_STATED GOAL:_ According to the letter about Snow Falling on Cedars below, in what year did the writer and Phil move from the east coast to Issaquah, Washington?

[BEGIN TEXT BLOCK]

Dear David Guterson,

I didn’t read your gripping novel Snow Falling on Cedars because it won the PEN/Faulkner Award. I didn’t read it because it’s a mystery, and I write mysteries myself.  No, I read your book because I’ve always turned to fiction to get the facts, and I wanted to learn more about the Pacific Northwest where my daughter and her boyfriend had settled.  During one of my visits in the late nineties I bought Snow Falling to read on my flight back to Newark.

To this twentieth century tourist, the Seattle area seemed progressive in the best sense of the word. The place seemed too damn hip for racism or anti-Semitism, and I figured it always had been. But reading your dramatic story of how after World War II anti-Japanese bias and post-traumatic stress skew a murder investigation made me wonder. Until I met Kabuo Miyamoto and his wife Hatsue in your novel, the Internment of Japanese-Americans was an abstraction to me and the post war reintegration of the internees into their communities something I’d literally never considered.

Reading of the Miyamotos’ struggle, I found myself wondering what life in the Pacific Northwest was like for Jews during the postwar period. We too had been foreigners. Had we also been blamed for World War II? For being different?  Kabuo and Hatsue are not the only outsiders in your novel. Ishmael, your story’s narrator and a native son, is another. Ishmael is isolated not by his ethnicity but by his war injury and experiences and by his unrequited love for Hatsue, his childhood sweetheart. Both men find strength in memories of their fathers’ cultural and ethical legacies, discoveries not lost on me when, years later, my husband and I moved Out Here and I found myself an outsider.

Phil and I left the east coast for Issaquah, Washington, a suburb of Seattle, in 2003. Although I was still writing the last two books in The Bel Barrett Mystery Series, I was planning to begin work on a historical mystery about an immigrant Jewish girl on New York’s Lower East Side. Writing about an immigrant felt appropriate because here, where I am often the only Jew in the room, I felt myself an outsider. Even as I explained Jewish customs and beliefs to people who actually knew no other Jews, I wasn’t sure I belonged here. The outsiders in Snow Falling on Cedars were much on my mind.

[END TEXT BLOCK]
[BEGIN GIVEN DATA]

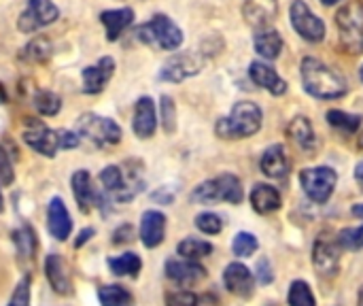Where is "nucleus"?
Wrapping results in <instances>:
<instances>
[{
    "label": "nucleus",
    "instance_id": "nucleus-15",
    "mask_svg": "<svg viewBox=\"0 0 363 306\" xmlns=\"http://www.w3.org/2000/svg\"><path fill=\"white\" fill-rule=\"evenodd\" d=\"M70 187H72V196L79 204V209L83 213H89L94 207H100L102 202V196L100 192L94 187V181H91V175L89 170H77L70 179Z\"/></svg>",
    "mask_w": 363,
    "mask_h": 306
},
{
    "label": "nucleus",
    "instance_id": "nucleus-26",
    "mask_svg": "<svg viewBox=\"0 0 363 306\" xmlns=\"http://www.w3.org/2000/svg\"><path fill=\"white\" fill-rule=\"evenodd\" d=\"M251 204L262 215L274 213L281 209V194L272 185H255L251 192Z\"/></svg>",
    "mask_w": 363,
    "mask_h": 306
},
{
    "label": "nucleus",
    "instance_id": "nucleus-33",
    "mask_svg": "<svg viewBox=\"0 0 363 306\" xmlns=\"http://www.w3.org/2000/svg\"><path fill=\"white\" fill-rule=\"evenodd\" d=\"M177 251L185 260H202V258L213 253V245L206 243V241H200V239H185V241L179 243Z\"/></svg>",
    "mask_w": 363,
    "mask_h": 306
},
{
    "label": "nucleus",
    "instance_id": "nucleus-41",
    "mask_svg": "<svg viewBox=\"0 0 363 306\" xmlns=\"http://www.w3.org/2000/svg\"><path fill=\"white\" fill-rule=\"evenodd\" d=\"M9 306H30V279L28 277H23L15 285V292L9 300Z\"/></svg>",
    "mask_w": 363,
    "mask_h": 306
},
{
    "label": "nucleus",
    "instance_id": "nucleus-37",
    "mask_svg": "<svg viewBox=\"0 0 363 306\" xmlns=\"http://www.w3.org/2000/svg\"><path fill=\"white\" fill-rule=\"evenodd\" d=\"M13 239H15V245H17L21 258H32V256H34V245H36V243H34V232H32L30 228L17 230V232L13 234Z\"/></svg>",
    "mask_w": 363,
    "mask_h": 306
},
{
    "label": "nucleus",
    "instance_id": "nucleus-45",
    "mask_svg": "<svg viewBox=\"0 0 363 306\" xmlns=\"http://www.w3.org/2000/svg\"><path fill=\"white\" fill-rule=\"evenodd\" d=\"M132 239H134V230H132L130 224H123V226H119V228L113 232V245H125V243H130Z\"/></svg>",
    "mask_w": 363,
    "mask_h": 306
},
{
    "label": "nucleus",
    "instance_id": "nucleus-18",
    "mask_svg": "<svg viewBox=\"0 0 363 306\" xmlns=\"http://www.w3.org/2000/svg\"><path fill=\"white\" fill-rule=\"evenodd\" d=\"M223 283H225L228 292L238 296V298H251L253 296L255 279L245 264H238V262L230 264L223 273Z\"/></svg>",
    "mask_w": 363,
    "mask_h": 306
},
{
    "label": "nucleus",
    "instance_id": "nucleus-53",
    "mask_svg": "<svg viewBox=\"0 0 363 306\" xmlns=\"http://www.w3.org/2000/svg\"><path fill=\"white\" fill-rule=\"evenodd\" d=\"M359 147L363 149V132H362V136H359Z\"/></svg>",
    "mask_w": 363,
    "mask_h": 306
},
{
    "label": "nucleus",
    "instance_id": "nucleus-27",
    "mask_svg": "<svg viewBox=\"0 0 363 306\" xmlns=\"http://www.w3.org/2000/svg\"><path fill=\"white\" fill-rule=\"evenodd\" d=\"M287 136L300 145L304 151H315L317 147V136H315V130H313V124L306 119V117H296L291 119V124L287 126Z\"/></svg>",
    "mask_w": 363,
    "mask_h": 306
},
{
    "label": "nucleus",
    "instance_id": "nucleus-44",
    "mask_svg": "<svg viewBox=\"0 0 363 306\" xmlns=\"http://www.w3.org/2000/svg\"><path fill=\"white\" fill-rule=\"evenodd\" d=\"M57 143H60V149H74L79 147L81 136L79 132H72V130H57Z\"/></svg>",
    "mask_w": 363,
    "mask_h": 306
},
{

[END GIVEN DATA]

_ANSWER TO THIS TASK:_ 2003